Capricor Announces Major Advances in Duchenne Muscular Dystrophy Treatment

SAN DIEGO, Dec. 3, 2025 — Capricor Therapeutics has reported significant findings from its pivotal Phase 3 HOPE-3 trial for Deramiocel, a cell therapy targeting Duchenne muscular dystrophy (DMD). The trial showed that Deramiocel improved both skeletal and cardiac functions in patients, meeting critical endpoints necessary for potential regulatory approval.

The trial involved 106 participants and demonstrated a 54% slowing of disease progression according to the Performance of Upper Limb (PUL v2.0) assessment. Additionally, the therapy resulted in a statistically significant improvement in left ventricular ejection fraction (LVEF), a key measure of heart function.

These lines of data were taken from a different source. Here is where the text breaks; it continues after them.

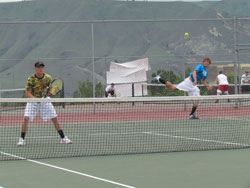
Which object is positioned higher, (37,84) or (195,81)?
(195,81)

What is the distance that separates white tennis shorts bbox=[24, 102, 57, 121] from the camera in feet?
31.4

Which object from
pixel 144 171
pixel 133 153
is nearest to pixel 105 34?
pixel 133 153

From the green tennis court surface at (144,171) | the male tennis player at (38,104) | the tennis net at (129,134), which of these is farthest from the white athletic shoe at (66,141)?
the green tennis court surface at (144,171)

Linda Marban, CEO of Capricor, expressed confidence that the compelling results from this larger, placebo-controlled study could influence the FDA to reassess its earlier decision. In July, the FDA had rejected the treatment due to concerns over its effectiveness based on previous studies.

Dr. Marban referenced the long-term benefits seen in the prior HOPE-2 study, highlighting Deramiocel’s positive clinical profile over more than a decade of rigorous testing. Experts like Craig McDonald, the trial’s principal investigator, also praised the findings, emphasizing their potential to improve patients’ quality of life.

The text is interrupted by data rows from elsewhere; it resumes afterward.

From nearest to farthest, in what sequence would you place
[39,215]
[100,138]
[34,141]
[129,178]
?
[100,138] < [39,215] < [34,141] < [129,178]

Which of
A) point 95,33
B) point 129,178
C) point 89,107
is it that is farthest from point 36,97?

According to Dr. Jonathan Soslow of Vanderbilt University Medical Center, the cardiac results from HOPE-3 signal progress in DMD management, particularly addressing cardiomyopathy, a leading cause of mortality in affected individuals.

Capricor plans to respond to the FDA’s Complete Response Letter with the new data, hopeful for approval that could change treatment for DMD, a severe genetic disorder primarily affecting boys. The company anticipates presenting detailed results at upcoming scientific meetings and publishing findings in a peer-reviewed journal.